**MATERIAL PROVIDED:**
━━━━━━━━━━━━━━━━

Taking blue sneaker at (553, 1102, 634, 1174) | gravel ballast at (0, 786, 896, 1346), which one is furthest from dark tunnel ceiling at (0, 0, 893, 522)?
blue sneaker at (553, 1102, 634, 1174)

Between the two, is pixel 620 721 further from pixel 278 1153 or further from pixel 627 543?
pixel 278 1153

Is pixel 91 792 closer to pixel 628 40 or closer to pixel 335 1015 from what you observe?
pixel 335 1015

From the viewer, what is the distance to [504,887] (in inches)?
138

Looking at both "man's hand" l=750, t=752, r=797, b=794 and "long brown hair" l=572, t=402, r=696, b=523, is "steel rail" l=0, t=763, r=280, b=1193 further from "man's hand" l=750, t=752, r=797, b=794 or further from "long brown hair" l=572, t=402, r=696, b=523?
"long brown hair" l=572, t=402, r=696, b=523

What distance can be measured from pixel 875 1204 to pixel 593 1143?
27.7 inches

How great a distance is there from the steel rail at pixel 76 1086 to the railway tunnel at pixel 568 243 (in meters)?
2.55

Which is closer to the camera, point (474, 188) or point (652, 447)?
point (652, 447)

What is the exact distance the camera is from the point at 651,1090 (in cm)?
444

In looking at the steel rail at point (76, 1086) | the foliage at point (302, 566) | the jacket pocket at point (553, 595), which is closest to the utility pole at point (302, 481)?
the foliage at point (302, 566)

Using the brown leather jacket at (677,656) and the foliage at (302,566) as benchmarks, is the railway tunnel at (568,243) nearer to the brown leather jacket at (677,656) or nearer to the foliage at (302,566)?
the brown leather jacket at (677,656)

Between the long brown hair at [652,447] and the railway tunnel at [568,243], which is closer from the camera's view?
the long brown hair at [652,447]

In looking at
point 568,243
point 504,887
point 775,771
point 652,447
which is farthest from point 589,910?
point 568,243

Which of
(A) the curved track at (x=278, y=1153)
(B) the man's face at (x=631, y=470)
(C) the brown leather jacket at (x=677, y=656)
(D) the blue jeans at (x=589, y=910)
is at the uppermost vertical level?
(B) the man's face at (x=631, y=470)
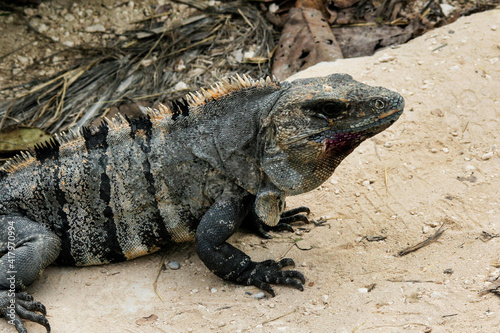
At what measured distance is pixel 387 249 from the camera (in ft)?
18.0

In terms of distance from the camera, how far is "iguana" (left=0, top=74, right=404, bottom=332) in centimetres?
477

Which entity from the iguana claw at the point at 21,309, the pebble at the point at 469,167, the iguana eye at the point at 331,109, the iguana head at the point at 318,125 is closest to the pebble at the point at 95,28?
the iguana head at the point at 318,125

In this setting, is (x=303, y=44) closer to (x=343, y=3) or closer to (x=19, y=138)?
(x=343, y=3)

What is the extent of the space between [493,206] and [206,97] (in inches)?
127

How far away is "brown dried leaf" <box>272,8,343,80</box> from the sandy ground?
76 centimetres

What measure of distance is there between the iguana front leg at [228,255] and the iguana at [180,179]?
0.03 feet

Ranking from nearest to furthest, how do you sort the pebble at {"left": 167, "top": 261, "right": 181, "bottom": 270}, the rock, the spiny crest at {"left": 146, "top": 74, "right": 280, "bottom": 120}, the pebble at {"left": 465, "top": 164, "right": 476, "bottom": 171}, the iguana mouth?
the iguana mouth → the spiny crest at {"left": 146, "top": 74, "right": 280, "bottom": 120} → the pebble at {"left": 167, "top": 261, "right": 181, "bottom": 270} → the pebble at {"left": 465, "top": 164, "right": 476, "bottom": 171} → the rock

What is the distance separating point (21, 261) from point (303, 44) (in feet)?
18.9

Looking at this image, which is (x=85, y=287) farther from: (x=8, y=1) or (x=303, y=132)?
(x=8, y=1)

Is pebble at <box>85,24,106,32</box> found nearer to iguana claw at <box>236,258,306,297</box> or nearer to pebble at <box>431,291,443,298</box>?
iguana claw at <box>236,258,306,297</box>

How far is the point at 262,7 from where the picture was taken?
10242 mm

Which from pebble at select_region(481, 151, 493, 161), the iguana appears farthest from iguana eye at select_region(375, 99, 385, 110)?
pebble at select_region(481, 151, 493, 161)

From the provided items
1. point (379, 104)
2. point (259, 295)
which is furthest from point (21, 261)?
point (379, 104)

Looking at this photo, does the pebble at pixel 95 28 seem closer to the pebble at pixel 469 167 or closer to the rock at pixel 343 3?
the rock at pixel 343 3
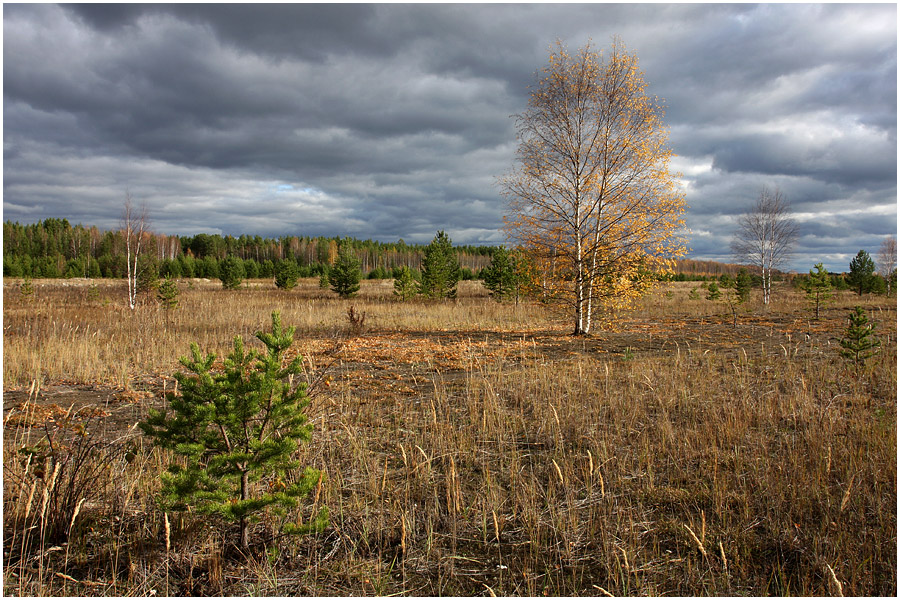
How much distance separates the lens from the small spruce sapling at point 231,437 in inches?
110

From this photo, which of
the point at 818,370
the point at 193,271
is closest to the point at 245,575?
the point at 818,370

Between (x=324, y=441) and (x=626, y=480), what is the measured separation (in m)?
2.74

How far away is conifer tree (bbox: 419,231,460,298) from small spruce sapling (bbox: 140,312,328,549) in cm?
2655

━━━━━━━━━━━━━━━━

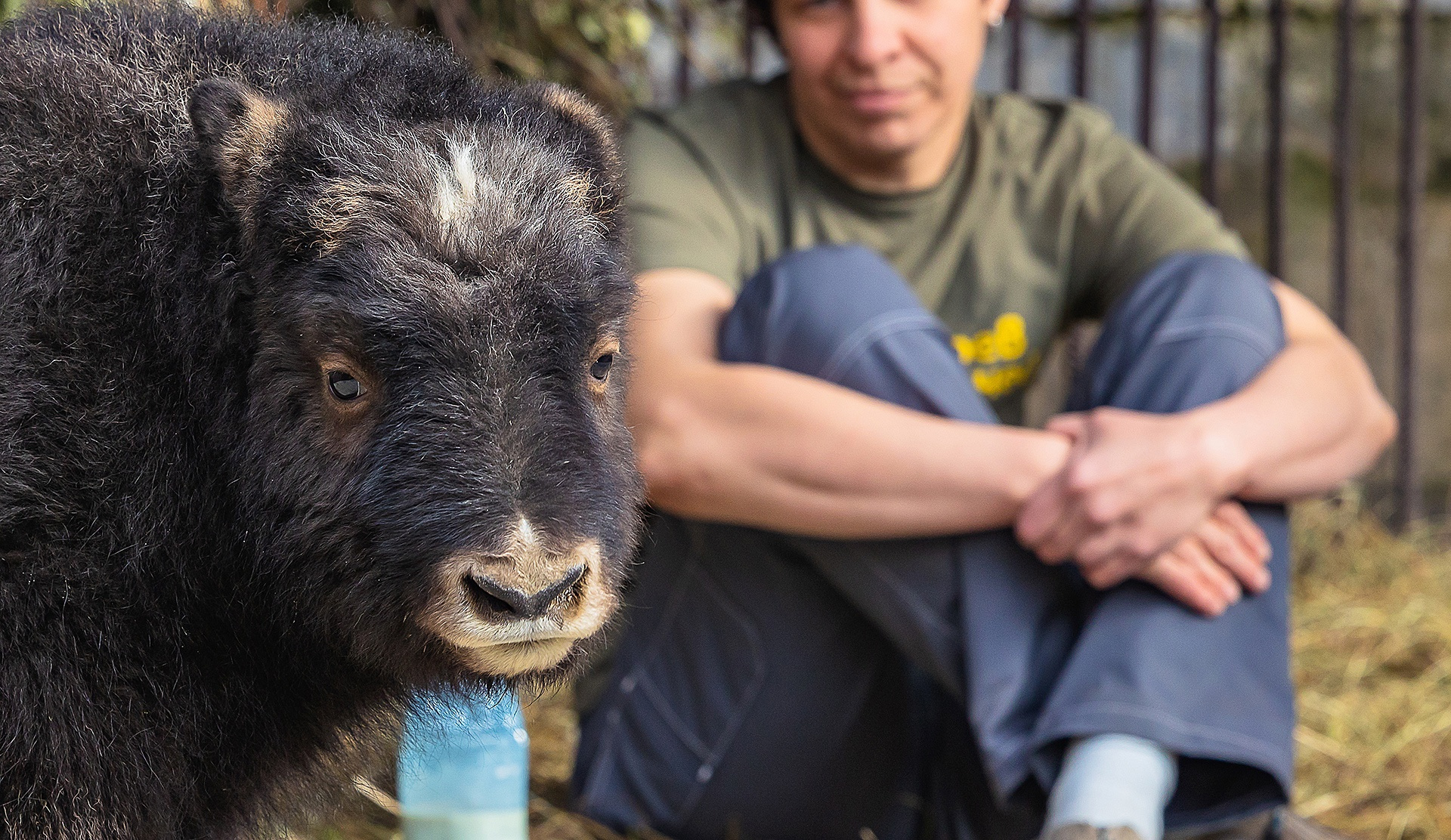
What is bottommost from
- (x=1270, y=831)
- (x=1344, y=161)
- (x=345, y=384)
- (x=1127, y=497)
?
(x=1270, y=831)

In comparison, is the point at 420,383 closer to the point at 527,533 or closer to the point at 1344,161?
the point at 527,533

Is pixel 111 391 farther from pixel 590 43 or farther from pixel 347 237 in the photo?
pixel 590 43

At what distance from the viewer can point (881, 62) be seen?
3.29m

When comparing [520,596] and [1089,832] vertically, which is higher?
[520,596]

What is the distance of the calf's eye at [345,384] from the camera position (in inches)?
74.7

━━━━━━━━━━━━━━━━

**TASK TO COMPLETE:** Find every line in the rows above that contains the word "sneaker", where case matters, and copy each of those lines in full.

**WRITTEN REPLY:**
Taking blue sneaker at (553, 1102, 634, 1174) | gravel ballast at (0, 786, 896, 1346), which one is furthest from dark tunnel ceiling at (0, 0, 893, 522)?
blue sneaker at (553, 1102, 634, 1174)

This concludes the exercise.